Jim Rogers is VERY SHORT as of 3/17 VIDEO

Discussion in 'Trading' started by blowingup2012, Mar 19, 2012.

  1. Fed says rate will NOT raise rate before 2014, but market is saying different now, likely in 2013, why are those people betting against fed on bond market? (It may imply fed may crash stock market and support bond market in the near future, which in turn support Jim's view).
    You can't take every words out fed, some time they don't want to scary off market, they say something stupid. I like Jim, but I don't agree every words he is saying either.
     
    #11     Mar 19, 2012
  2. This is an election year so they are going to be as positive as possible in the news and they are going to throw as much money as they can at the economy. Afterall, the government is 40-50% of the overall economy and employs millions of workers. Nevertheless, I just dont trust this time of year. Historically, this has been the worst time for me. So Im sitting it out on the sidelines.
     
    #12     Mar 19, 2012
  3. piezoe

    piezoe

    No question he is a bright guy with a very thorough knowledge of the commodity markets. He has always said he had poor timing and was no good at short term trading.
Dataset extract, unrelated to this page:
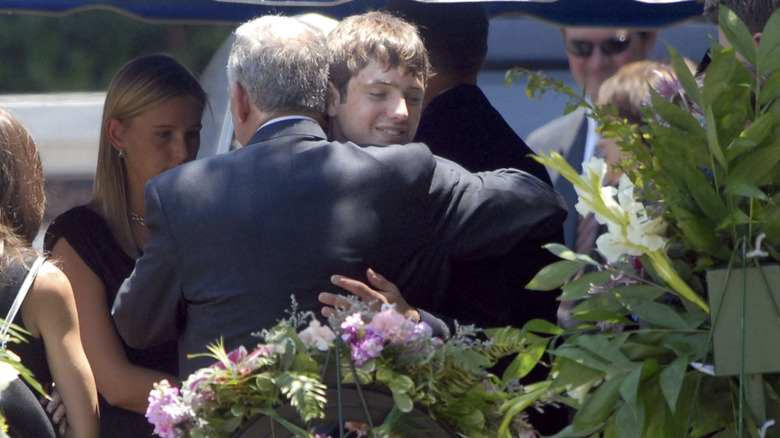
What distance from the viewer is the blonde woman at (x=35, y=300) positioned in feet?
8.08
    He went short bonds way too soon, but he is a very, very patient investor.
    Eventually interest rates will rise and bonds will drop. We are seeing some early, maybe too early, anticipation of that now.

    It would be foolish to ignore his warnings of the dangers of too much sovereign debt, and what could happen down the road, but it seems he doesn't appreciate Keynes. And if I'm right about that, then I think he is wrong not to appreciate the virtues of Central Bank easing in a recession. If the Fed could redo some of the details of the emergency actions taken in conjunction with Treasury in 2008-9, i'm quite sure they would. But in the main, since then, the Fed and Bernanke have done an outstanding job of putting Keynes prescription in place. At least the first half of the prescription. The second half requires that the Fed tighten once the economy has recovered and that some combination of spending reduction and/or tax increases be implemented in boom times. Keynes was a very smart guy, and proven correct in so many cases that I can't doubt that he was also right about the way to smooth out economic bumps in the road.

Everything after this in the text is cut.